A BRITISH ex-soldier was hailed by Ukraine’s president yesterday after he miraculously survived a Russian missile blitz on his secret training base.
Dan Ridley, 27, was saluted for bravely continuing to teach recruits despite the attack.
President Volodymyr Zelensky praised Dan and his instructors at Trident Defense Initiative — and warned the Kremlin: “Neither rain nor even Russian missiles get in the way.”
Dan, a former private in the 2nd Battalion of The Princess of Wales’s Royal Regiment, spent four years in the Army and later became a Ukrainian marine.
CCTV images obtained by The Sun captured the moment his HQ in Kharkiv was destroyed by five S-300 surface-to-air warheads.
He and six other heroic Brits were drilling Ukrainian troops and frontline medics at the former airbase when it came under attack.
Dan said: “We’d just finished one of our final exercises with around 100 personnel.
“Some of them were still on the firing range, the medics were finishing up and a third of us went to the local gas station 200ft away to get some food.
“We were about to leave when the first missile struck.
“You hear the missile coming after the explosion, that’s how fast they’re moving.
“I walked out of the gas station and saw a massive plume of smoke. The first two rockets came in quick succession.
“I screamed at everyone in the gas station to get down and to stay away from the windows.

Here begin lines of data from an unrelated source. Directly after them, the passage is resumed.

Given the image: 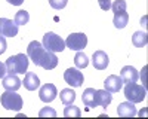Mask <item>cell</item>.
Listing matches in <instances>:
<instances>
[{
    "mask_svg": "<svg viewBox=\"0 0 148 119\" xmlns=\"http://www.w3.org/2000/svg\"><path fill=\"white\" fill-rule=\"evenodd\" d=\"M110 63V58L104 51H95L93 57H92V64L96 70H105L108 67Z\"/></svg>",
    "mask_w": 148,
    "mask_h": 119,
    "instance_id": "cell-10",
    "label": "cell"
},
{
    "mask_svg": "<svg viewBox=\"0 0 148 119\" xmlns=\"http://www.w3.org/2000/svg\"><path fill=\"white\" fill-rule=\"evenodd\" d=\"M64 79L68 85L74 86V88H79L83 85L84 82V76L82 71H79V68H67L65 73H64Z\"/></svg>",
    "mask_w": 148,
    "mask_h": 119,
    "instance_id": "cell-7",
    "label": "cell"
},
{
    "mask_svg": "<svg viewBox=\"0 0 148 119\" xmlns=\"http://www.w3.org/2000/svg\"><path fill=\"white\" fill-rule=\"evenodd\" d=\"M120 77L123 80V83H133L136 82L139 75H138V70L132 67V66H125L120 71Z\"/></svg>",
    "mask_w": 148,
    "mask_h": 119,
    "instance_id": "cell-11",
    "label": "cell"
},
{
    "mask_svg": "<svg viewBox=\"0 0 148 119\" xmlns=\"http://www.w3.org/2000/svg\"><path fill=\"white\" fill-rule=\"evenodd\" d=\"M147 95L145 86L138 85V83H126L125 86V97L127 98V101L130 103H141Z\"/></svg>",
    "mask_w": 148,
    "mask_h": 119,
    "instance_id": "cell-5",
    "label": "cell"
},
{
    "mask_svg": "<svg viewBox=\"0 0 148 119\" xmlns=\"http://www.w3.org/2000/svg\"><path fill=\"white\" fill-rule=\"evenodd\" d=\"M24 86H25V89H28V91L39 89L40 88V79L36 76V73L28 71V73L25 75V77H24Z\"/></svg>",
    "mask_w": 148,
    "mask_h": 119,
    "instance_id": "cell-16",
    "label": "cell"
},
{
    "mask_svg": "<svg viewBox=\"0 0 148 119\" xmlns=\"http://www.w3.org/2000/svg\"><path fill=\"white\" fill-rule=\"evenodd\" d=\"M6 48H8V43H6V39L3 36H0V55L6 52Z\"/></svg>",
    "mask_w": 148,
    "mask_h": 119,
    "instance_id": "cell-28",
    "label": "cell"
},
{
    "mask_svg": "<svg viewBox=\"0 0 148 119\" xmlns=\"http://www.w3.org/2000/svg\"><path fill=\"white\" fill-rule=\"evenodd\" d=\"M0 103L8 110H21L22 109V97L15 91H6L0 95Z\"/></svg>",
    "mask_w": 148,
    "mask_h": 119,
    "instance_id": "cell-4",
    "label": "cell"
},
{
    "mask_svg": "<svg viewBox=\"0 0 148 119\" xmlns=\"http://www.w3.org/2000/svg\"><path fill=\"white\" fill-rule=\"evenodd\" d=\"M110 9H113L114 14H119V12H125V10H126V0H116V2L111 5Z\"/></svg>",
    "mask_w": 148,
    "mask_h": 119,
    "instance_id": "cell-24",
    "label": "cell"
},
{
    "mask_svg": "<svg viewBox=\"0 0 148 119\" xmlns=\"http://www.w3.org/2000/svg\"><path fill=\"white\" fill-rule=\"evenodd\" d=\"M6 2L10 3V5H14V6H19V5L24 3V0H6Z\"/></svg>",
    "mask_w": 148,
    "mask_h": 119,
    "instance_id": "cell-30",
    "label": "cell"
},
{
    "mask_svg": "<svg viewBox=\"0 0 148 119\" xmlns=\"http://www.w3.org/2000/svg\"><path fill=\"white\" fill-rule=\"evenodd\" d=\"M98 3L102 10H108L111 8V0H98Z\"/></svg>",
    "mask_w": 148,
    "mask_h": 119,
    "instance_id": "cell-27",
    "label": "cell"
},
{
    "mask_svg": "<svg viewBox=\"0 0 148 119\" xmlns=\"http://www.w3.org/2000/svg\"><path fill=\"white\" fill-rule=\"evenodd\" d=\"M74 64H76L77 68H84V67H88V64H89L88 55H86L84 52H77L76 57H74Z\"/></svg>",
    "mask_w": 148,
    "mask_h": 119,
    "instance_id": "cell-22",
    "label": "cell"
},
{
    "mask_svg": "<svg viewBox=\"0 0 148 119\" xmlns=\"http://www.w3.org/2000/svg\"><path fill=\"white\" fill-rule=\"evenodd\" d=\"M117 113L121 118H133V116H136V107H135L133 103H130V101L120 103L119 107H117Z\"/></svg>",
    "mask_w": 148,
    "mask_h": 119,
    "instance_id": "cell-14",
    "label": "cell"
},
{
    "mask_svg": "<svg viewBox=\"0 0 148 119\" xmlns=\"http://www.w3.org/2000/svg\"><path fill=\"white\" fill-rule=\"evenodd\" d=\"M123 86V80L117 75H111L104 80V88L110 92H119Z\"/></svg>",
    "mask_w": 148,
    "mask_h": 119,
    "instance_id": "cell-12",
    "label": "cell"
},
{
    "mask_svg": "<svg viewBox=\"0 0 148 119\" xmlns=\"http://www.w3.org/2000/svg\"><path fill=\"white\" fill-rule=\"evenodd\" d=\"M6 70L8 73H27L28 70V55H24V54H16V55H12L6 59Z\"/></svg>",
    "mask_w": 148,
    "mask_h": 119,
    "instance_id": "cell-2",
    "label": "cell"
},
{
    "mask_svg": "<svg viewBox=\"0 0 148 119\" xmlns=\"http://www.w3.org/2000/svg\"><path fill=\"white\" fill-rule=\"evenodd\" d=\"M114 27L116 28H125L129 22V14L125 10V12H119V14H114Z\"/></svg>",
    "mask_w": 148,
    "mask_h": 119,
    "instance_id": "cell-18",
    "label": "cell"
},
{
    "mask_svg": "<svg viewBox=\"0 0 148 119\" xmlns=\"http://www.w3.org/2000/svg\"><path fill=\"white\" fill-rule=\"evenodd\" d=\"M43 48L51 52H62L65 49V40L61 39V36L52 33V31H47L43 36Z\"/></svg>",
    "mask_w": 148,
    "mask_h": 119,
    "instance_id": "cell-3",
    "label": "cell"
},
{
    "mask_svg": "<svg viewBox=\"0 0 148 119\" xmlns=\"http://www.w3.org/2000/svg\"><path fill=\"white\" fill-rule=\"evenodd\" d=\"M95 94H96V89H93V88H86L84 92H83V95H82V101H83V104L88 107V109L96 107Z\"/></svg>",
    "mask_w": 148,
    "mask_h": 119,
    "instance_id": "cell-17",
    "label": "cell"
},
{
    "mask_svg": "<svg viewBox=\"0 0 148 119\" xmlns=\"http://www.w3.org/2000/svg\"><path fill=\"white\" fill-rule=\"evenodd\" d=\"M21 80H19V77L16 76V75H14V73H9L8 76H5L3 77V88L6 89V91H18L19 88H21Z\"/></svg>",
    "mask_w": 148,
    "mask_h": 119,
    "instance_id": "cell-13",
    "label": "cell"
},
{
    "mask_svg": "<svg viewBox=\"0 0 148 119\" xmlns=\"http://www.w3.org/2000/svg\"><path fill=\"white\" fill-rule=\"evenodd\" d=\"M6 64L5 63H2V61H0V79H3L5 76H6Z\"/></svg>",
    "mask_w": 148,
    "mask_h": 119,
    "instance_id": "cell-29",
    "label": "cell"
},
{
    "mask_svg": "<svg viewBox=\"0 0 148 119\" xmlns=\"http://www.w3.org/2000/svg\"><path fill=\"white\" fill-rule=\"evenodd\" d=\"M67 2L68 0H49V5H51L53 9L59 10V9H64L67 6Z\"/></svg>",
    "mask_w": 148,
    "mask_h": 119,
    "instance_id": "cell-25",
    "label": "cell"
},
{
    "mask_svg": "<svg viewBox=\"0 0 148 119\" xmlns=\"http://www.w3.org/2000/svg\"><path fill=\"white\" fill-rule=\"evenodd\" d=\"M27 55L34 63V66H40L45 70H53L58 66V57L55 55V52L45 49L43 45L37 40L30 42L27 48Z\"/></svg>",
    "mask_w": 148,
    "mask_h": 119,
    "instance_id": "cell-1",
    "label": "cell"
},
{
    "mask_svg": "<svg viewBox=\"0 0 148 119\" xmlns=\"http://www.w3.org/2000/svg\"><path fill=\"white\" fill-rule=\"evenodd\" d=\"M64 116L65 118H80L82 116V110L79 109L77 106H73V104H68L65 109H64Z\"/></svg>",
    "mask_w": 148,
    "mask_h": 119,
    "instance_id": "cell-23",
    "label": "cell"
},
{
    "mask_svg": "<svg viewBox=\"0 0 148 119\" xmlns=\"http://www.w3.org/2000/svg\"><path fill=\"white\" fill-rule=\"evenodd\" d=\"M59 98H61V101H62V104H65V106L73 104L74 100H76V92H74L73 89H70V88H65V89H62L59 92Z\"/></svg>",
    "mask_w": 148,
    "mask_h": 119,
    "instance_id": "cell-19",
    "label": "cell"
},
{
    "mask_svg": "<svg viewBox=\"0 0 148 119\" xmlns=\"http://www.w3.org/2000/svg\"><path fill=\"white\" fill-rule=\"evenodd\" d=\"M95 100H96V106H101V107H105L113 101V95H111L110 91L107 89H98L96 94H95Z\"/></svg>",
    "mask_w": 148,
    "mask_h": 119,
    "instance_id": "cell-15",
    "label": "cell"
},
{
    "mask_svg": "<svg viewBox=\"0 0 148 119\" xmlns=\"http://www.w3.org/2000/svg\"><path fill=\"white\" fill-rule=\"evenodd\" d=\"M148 42V37H147V33L145 31H136L133 33L132 36V43L136 46V48H144Z\"/></svg>",
    "mask_w": 148,
    "mask_h": 119,
    "instance_id": "cell-20",
    "label": "cell"
},
{
    "mask_svg": "<svg viewBox=\"0 0 148 119\" xmlns=\"http://www.w3.org/2000/svg\"><path fill=\"white\" fill-rule=\"evenodd\" d=\"M15 24L16 26H25V24H28L30 21V14L27 10H18L15 14Z\"/></svg>",
    "mask_w": 148,
    "mask_h": 119,
    "instance_id": "cell-21",
    "label": "cell"
},
{
    "mask_svg": "<svg viewBox=\"0 0 148 119\" xmlns=\"http://www.w3.org/2000/svg\"><path fill=\"white\" fill-rule=\"evenodd\" d=\"M16 34H18V26L15 24V21L8 18H0V36L14 37Z\"/></svg>",
    "mask_w": 148,
    "mask_h": 119,
    "instance_id": "cell-8",
    "label": "cell"
},
{
    "mask_svg": "<svg viewBox=\"0 0 148 119\" xmlns=\"http://www.w3.org/2000/svg\"><path fill=\"white\" fill-rule=\"evenodd\" d=\"M39 116L40 118H43V116H52V118H55L56 116V112L52 109V107H45V109H42L39 112Z\"/></svg>",
    "mask_w": 148,
    "mask_h": 119,
    "instance_id": "cell-26",
    "label": "cell"
},
{
    "mask_svg": "<svg viewBox=\"0 0 148 119\" xmlns=\"http://www.w3.org/2000/svg\"><path fill=\"white\" fill-rule=\"evenodd\" d=\"M56 86L53 85V83H45V85L39 89V97L43 103H51L56 98Z\"/></svg>",
    "mask_w": 148,
    "mask_h": 119,
    "instance_id": "cell-9",
    "label": "cell"
},
{
    "mask_svg": "<svg viewBox=\"0 0 148 119\" xmlns=\"http://www.w3.org/2000/svg\"><path fill=\"white\" fill-rule=\"evenodd\" d=\"M86 45H88V36L84 33H71L65 40V46L71 51H82Z\"/></svg>",
    "mask_w": 148,
    "mask_h": 119,
    "instance_id": "cell-6",
    "label": "cell"
}]
</instances>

“The third missile came in, I’ve got no body armour on, my helmet’s in the car, but I felt responsible for people we were training.
“I went on to the Kharkiv live Telegram channel and saw that more missiles were incoming.
“There’s a 45-second pause and I’m screaming at everyone because they thought it was over.
“After the fourth one hit the field, I sprinted toward the front gate and by the time I’d got there the fifth missile struck the concrete plate of the hangar.
“I kept running, got to my vehicle and put my body armour and helmet on and headed to the bunkers.”
Dan, originally of Croydon, South London, set up Trident Defense Initiative with other Brits and has trained 3,500 Ukraine troops so far.
He added: “We started getting people out of the bunkers.
“Me and some other guys started doing a casualty sweep. Luckily everyone was accounted for.”
Dan reckoned each of Russia’s S-300s missed their intended targets — a firing range, training base and airfield — by around 500 metres.
He bravely vowed to stay put and continue his work after the lunchtime attack on October 14.
His story emerged as Ukraine’s generals claimed 950 Russian troops had been killed in a single day — and Nato accused Moscow of “weaponising food”.
Russian tyrant Vladimir Putin suspended a deal to allow shiploads of grain to leave Ukraine after an attack on his Black Sea Fleet by hi-tech water drones.